Over the past several years, Timothy has expanded his studio practice into acrylic painting and mixed media. He has developed a distinctive material approach that incorporates repurposed industrial plastics, including net-like fruit bags and packaging, as both collage elements and mark-making tools. This shift has led to a textured, sculptural painting style grounded in material experimentation and surface transformation.
His work has been exhibited in Edmonton and internationally in group and solo exhibitions, including presentations at Brighton Block, Nina Haggerty Centre, SNAP Gallery, and Eriadnos Gallery in Cambridge, Massachusetts. Alongside his studio practice, Timothy has contributed to the local arts community through roles in art education, mentorship, and gallery support within artist-run centres and community-based art organizations.
He maintains an active studio practice focused on acrylic and mixed media painting, with an emphasis on process, repetition, and material research.
Artist’s Statement
My artistic practice investigates the relationship between perception, material reality, and the unseen structures that shape existence. I am particularly interested in the idea that what appears solid is in fact dynamic, vibratory, and in constant flux.

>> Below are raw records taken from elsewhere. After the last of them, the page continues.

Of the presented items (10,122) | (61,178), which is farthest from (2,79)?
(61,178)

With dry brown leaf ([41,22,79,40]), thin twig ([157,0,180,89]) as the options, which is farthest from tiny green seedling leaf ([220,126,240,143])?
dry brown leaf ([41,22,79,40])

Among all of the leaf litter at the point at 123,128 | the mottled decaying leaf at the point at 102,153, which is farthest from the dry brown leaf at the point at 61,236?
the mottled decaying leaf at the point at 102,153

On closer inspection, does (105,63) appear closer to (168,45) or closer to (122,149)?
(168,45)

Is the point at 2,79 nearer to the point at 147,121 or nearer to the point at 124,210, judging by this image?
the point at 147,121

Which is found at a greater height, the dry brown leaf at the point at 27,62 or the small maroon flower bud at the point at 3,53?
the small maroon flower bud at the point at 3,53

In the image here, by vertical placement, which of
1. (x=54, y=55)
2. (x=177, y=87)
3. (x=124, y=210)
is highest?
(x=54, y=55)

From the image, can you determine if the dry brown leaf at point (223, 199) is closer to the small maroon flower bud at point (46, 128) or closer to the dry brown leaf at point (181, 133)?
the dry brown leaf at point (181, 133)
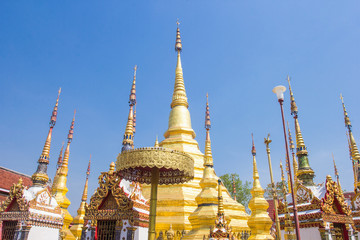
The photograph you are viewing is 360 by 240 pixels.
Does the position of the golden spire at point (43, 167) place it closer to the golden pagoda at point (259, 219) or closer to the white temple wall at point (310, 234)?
the golden pagoda at point (259, 219)

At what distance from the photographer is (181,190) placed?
15430 millimetres

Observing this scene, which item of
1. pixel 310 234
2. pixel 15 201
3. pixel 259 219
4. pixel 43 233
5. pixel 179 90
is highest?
pixel 179 90

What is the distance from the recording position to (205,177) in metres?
13.8

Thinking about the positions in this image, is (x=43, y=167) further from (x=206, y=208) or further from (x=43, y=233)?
(x=206, y=208)

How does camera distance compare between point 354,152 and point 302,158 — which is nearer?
point 302,158

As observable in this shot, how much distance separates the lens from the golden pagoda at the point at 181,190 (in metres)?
14.2

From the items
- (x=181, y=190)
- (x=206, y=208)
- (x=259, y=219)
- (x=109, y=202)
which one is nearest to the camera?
(x=109, y=202)

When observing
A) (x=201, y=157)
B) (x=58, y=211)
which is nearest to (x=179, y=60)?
(x=201, y=157)

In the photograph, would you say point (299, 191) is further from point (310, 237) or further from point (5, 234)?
point (5, 234)

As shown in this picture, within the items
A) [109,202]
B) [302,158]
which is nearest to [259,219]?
[302,158]

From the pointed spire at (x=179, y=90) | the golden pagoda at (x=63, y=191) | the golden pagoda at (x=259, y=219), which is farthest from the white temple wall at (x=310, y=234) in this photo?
the golden pagoda at (x=63, y=191)

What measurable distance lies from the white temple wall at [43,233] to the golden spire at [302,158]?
43.3 ft

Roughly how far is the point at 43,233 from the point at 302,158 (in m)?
14.3

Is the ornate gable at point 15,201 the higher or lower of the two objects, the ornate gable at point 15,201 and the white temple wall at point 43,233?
the higher
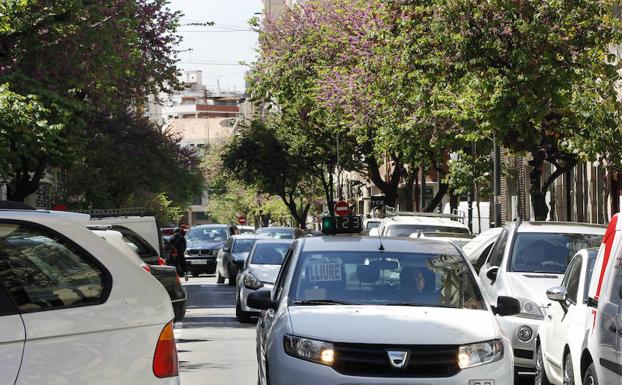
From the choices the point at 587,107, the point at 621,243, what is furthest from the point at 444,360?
the point at 587,107

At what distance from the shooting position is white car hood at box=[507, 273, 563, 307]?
42.8ft

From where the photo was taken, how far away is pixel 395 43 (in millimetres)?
24406

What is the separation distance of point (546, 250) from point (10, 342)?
990cm

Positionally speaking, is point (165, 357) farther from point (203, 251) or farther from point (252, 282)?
point (203, 251)

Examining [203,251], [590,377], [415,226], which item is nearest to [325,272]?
[590,377]

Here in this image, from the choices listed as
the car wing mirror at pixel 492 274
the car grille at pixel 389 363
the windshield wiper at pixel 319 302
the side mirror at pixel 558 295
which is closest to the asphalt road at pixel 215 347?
the car wing mirror at pixel 492 274

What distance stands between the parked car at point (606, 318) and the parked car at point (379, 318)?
2.00ft

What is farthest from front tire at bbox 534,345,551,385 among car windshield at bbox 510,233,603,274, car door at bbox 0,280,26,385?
car door at bbox 0,280,26,385

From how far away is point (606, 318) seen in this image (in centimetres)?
876

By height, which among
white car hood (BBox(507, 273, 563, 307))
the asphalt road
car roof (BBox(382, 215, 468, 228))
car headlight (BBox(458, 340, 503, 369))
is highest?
car roof (BBox(382, 215, 468, 228))

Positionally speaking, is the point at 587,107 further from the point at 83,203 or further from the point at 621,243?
the point at 83,203

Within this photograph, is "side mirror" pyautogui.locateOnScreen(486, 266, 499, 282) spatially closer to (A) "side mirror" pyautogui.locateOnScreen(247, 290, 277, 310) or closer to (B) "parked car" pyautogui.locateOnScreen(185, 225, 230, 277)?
(A) "side mirror" pyautogui.locateOnScreen(247, 290, 277, 310)

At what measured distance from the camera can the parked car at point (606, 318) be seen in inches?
330

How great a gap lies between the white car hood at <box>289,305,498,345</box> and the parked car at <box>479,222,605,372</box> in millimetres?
3699
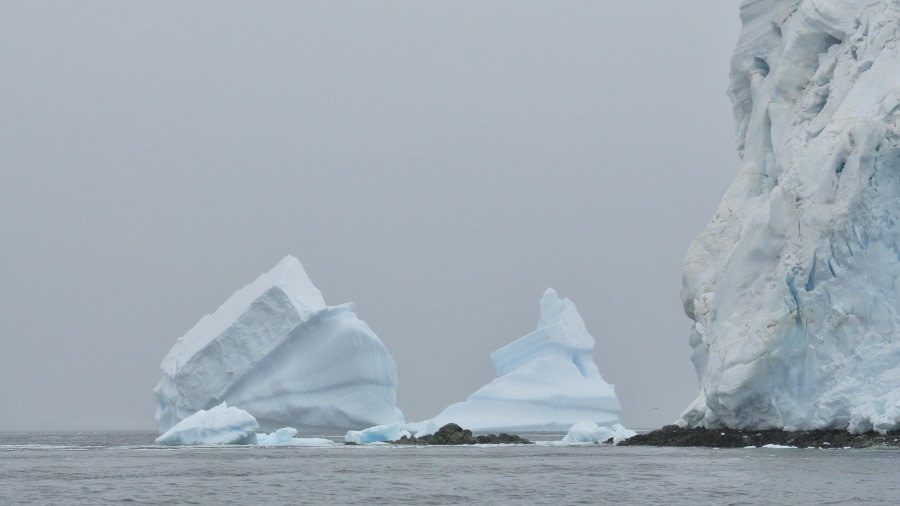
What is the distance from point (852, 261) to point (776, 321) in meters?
1.90

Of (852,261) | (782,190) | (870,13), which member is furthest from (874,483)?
(870,13)

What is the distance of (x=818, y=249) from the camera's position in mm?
23062

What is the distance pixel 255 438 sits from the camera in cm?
3153

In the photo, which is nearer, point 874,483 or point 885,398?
point 874,483

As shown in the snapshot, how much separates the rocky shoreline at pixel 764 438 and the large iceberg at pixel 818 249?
0.60 feet

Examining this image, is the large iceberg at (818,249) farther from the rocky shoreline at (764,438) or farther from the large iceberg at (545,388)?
the large iceberg at (545,388)

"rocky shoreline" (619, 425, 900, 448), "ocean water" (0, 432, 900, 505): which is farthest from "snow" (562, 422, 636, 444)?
"ocean water" (0, 432, 900, 505)

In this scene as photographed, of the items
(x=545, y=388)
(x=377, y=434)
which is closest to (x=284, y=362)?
(x=377, y=434)

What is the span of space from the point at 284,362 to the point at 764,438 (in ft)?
54.1

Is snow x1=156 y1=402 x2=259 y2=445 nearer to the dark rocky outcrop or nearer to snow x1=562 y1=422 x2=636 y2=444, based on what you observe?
the dark rocky outcrop

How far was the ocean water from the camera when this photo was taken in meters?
16.8

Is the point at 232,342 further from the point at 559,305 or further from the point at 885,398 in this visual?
the point at 885,398

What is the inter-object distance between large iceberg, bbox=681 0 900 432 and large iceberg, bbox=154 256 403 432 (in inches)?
476

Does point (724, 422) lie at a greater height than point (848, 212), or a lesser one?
lesser
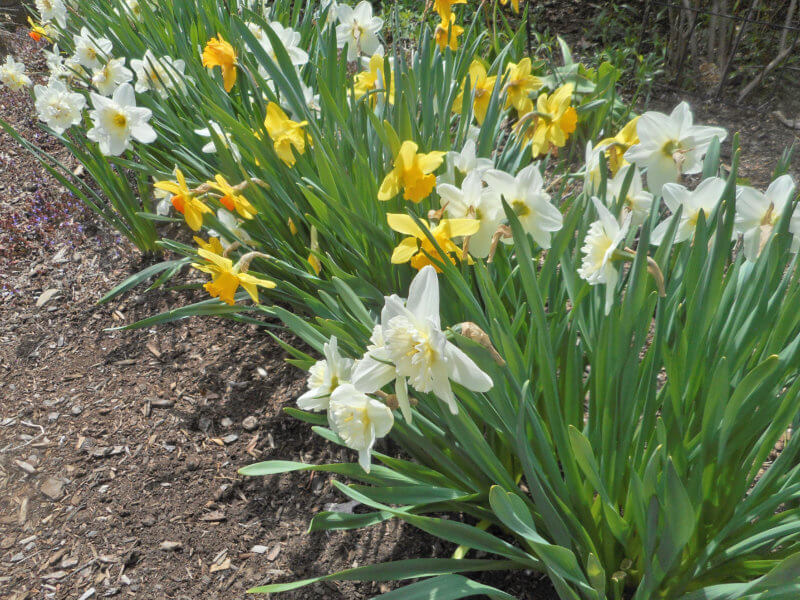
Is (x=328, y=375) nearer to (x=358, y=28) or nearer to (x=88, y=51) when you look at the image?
(x=358, y=28)

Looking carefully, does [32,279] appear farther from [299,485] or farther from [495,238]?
[495,238]

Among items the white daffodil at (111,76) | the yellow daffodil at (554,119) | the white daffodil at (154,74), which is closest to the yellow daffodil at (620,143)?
the yellow daffodil at (554,119)

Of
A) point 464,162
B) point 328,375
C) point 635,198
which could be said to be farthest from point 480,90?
point 328,375

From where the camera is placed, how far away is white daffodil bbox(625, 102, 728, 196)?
1.19m

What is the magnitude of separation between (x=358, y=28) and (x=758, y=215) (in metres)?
1.48

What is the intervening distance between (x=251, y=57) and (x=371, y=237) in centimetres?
96

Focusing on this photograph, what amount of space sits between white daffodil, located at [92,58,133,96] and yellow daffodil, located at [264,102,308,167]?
879mm

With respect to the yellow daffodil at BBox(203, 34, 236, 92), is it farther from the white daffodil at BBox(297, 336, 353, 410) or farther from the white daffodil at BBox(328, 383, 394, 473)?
the white daffodil at BBox(328, 383, 394, 473)

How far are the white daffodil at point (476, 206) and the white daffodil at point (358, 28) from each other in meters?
1.16

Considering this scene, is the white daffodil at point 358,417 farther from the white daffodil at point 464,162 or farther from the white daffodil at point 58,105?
the white daffodil at point 58,105

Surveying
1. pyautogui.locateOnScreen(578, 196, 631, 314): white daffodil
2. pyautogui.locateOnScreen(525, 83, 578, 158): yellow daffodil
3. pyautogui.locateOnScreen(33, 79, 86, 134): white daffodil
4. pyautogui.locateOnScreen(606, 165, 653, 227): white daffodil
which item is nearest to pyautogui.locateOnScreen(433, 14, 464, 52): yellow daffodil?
pyautogui.locateOnScreen(525, 83, 578, 158): yellow daffodil

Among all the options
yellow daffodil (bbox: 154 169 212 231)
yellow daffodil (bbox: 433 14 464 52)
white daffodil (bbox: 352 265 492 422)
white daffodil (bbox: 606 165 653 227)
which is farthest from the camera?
yellow daffodil (bbox: 433 14 464 52)

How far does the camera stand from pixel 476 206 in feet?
3.92

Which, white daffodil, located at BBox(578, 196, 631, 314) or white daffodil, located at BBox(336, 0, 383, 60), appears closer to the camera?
white daffodil, located at BBox(578, 196, 631, 314)
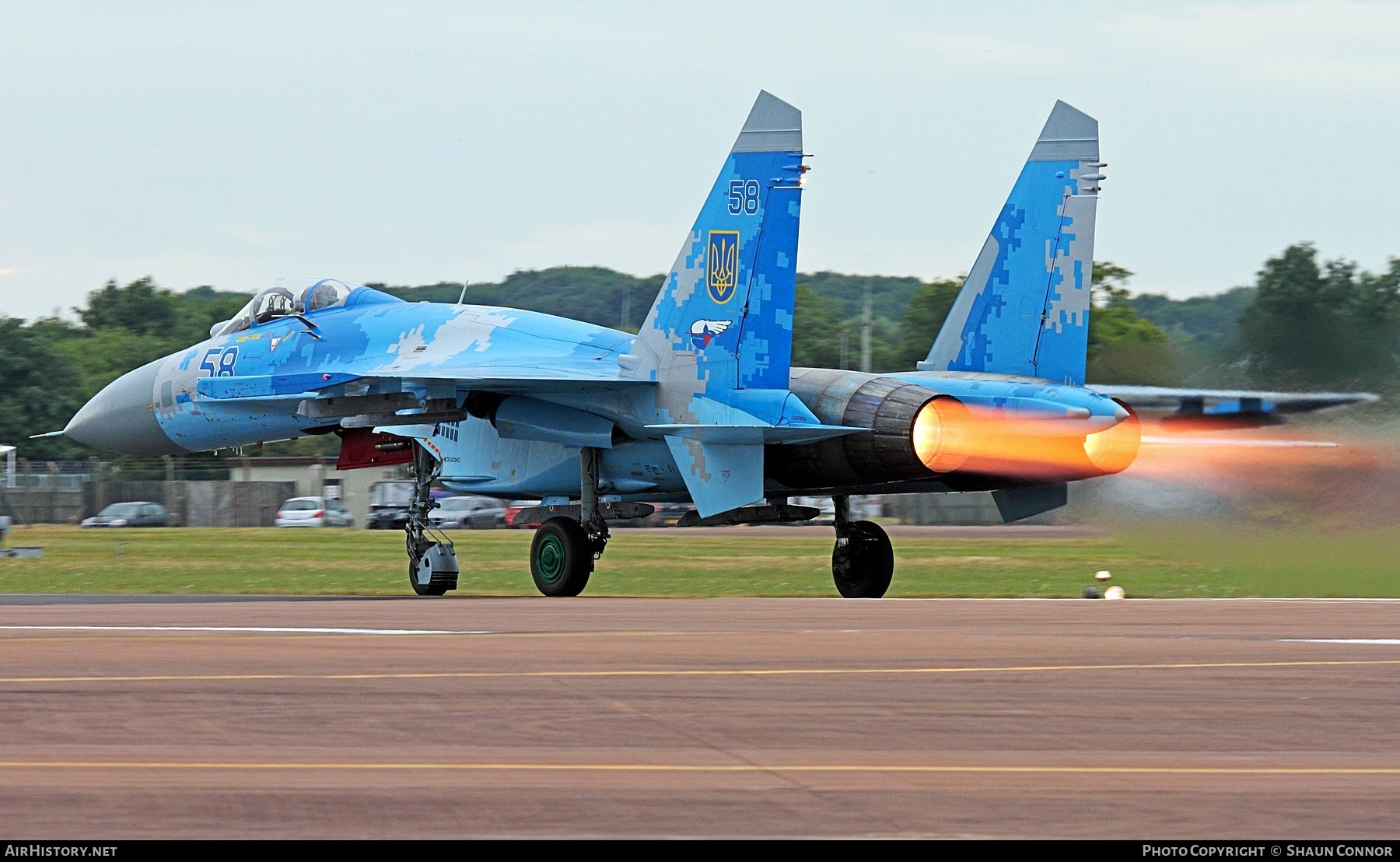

In my recent acrylic and mixed media paintings, I work with recurring circular forms that echo patterns found across scientific scales, from microscopic organisms to planetary and cosmic systems. These forms emerge through repetition, layering, and accumulation, creating visual fields that suggest movement, instability, and continuous transformation rather than fixed objects.
Material choice is central to my process. I incorporate discarded plastics, especially net-like fruit bags and packaging, both as collage elements and as tools to stamp patterns directly onto the canvas. Their synthetic durability contrasts with their status as waste, allowing me to explore tensions between permanence and impermanence, preservation and decay. The imprinted textures resemble cellular, orbital, and energetic structures, reinforcing the idea that matter is not static but structured through vibration and interaction.
My background in printmaking informs my approach to painting. I treat the surface as a site of process, where layers build slowly through repeated gestures, pressure, and material intervention. Thick acrylic applications, translucent washes, and embedded plastics create tactile surfaces that appear dense yet unstable.
Ultimately, my work functions as a visual inquiry into how we perceive reality. Through pattern, texture, and material transformation, I aim to evoke a sense that everything is interconnected, in motion, impermanent, and fundamentally not solid.
Timothy Grieco, The Lake. Detail of the painting. Courtesy of the artist.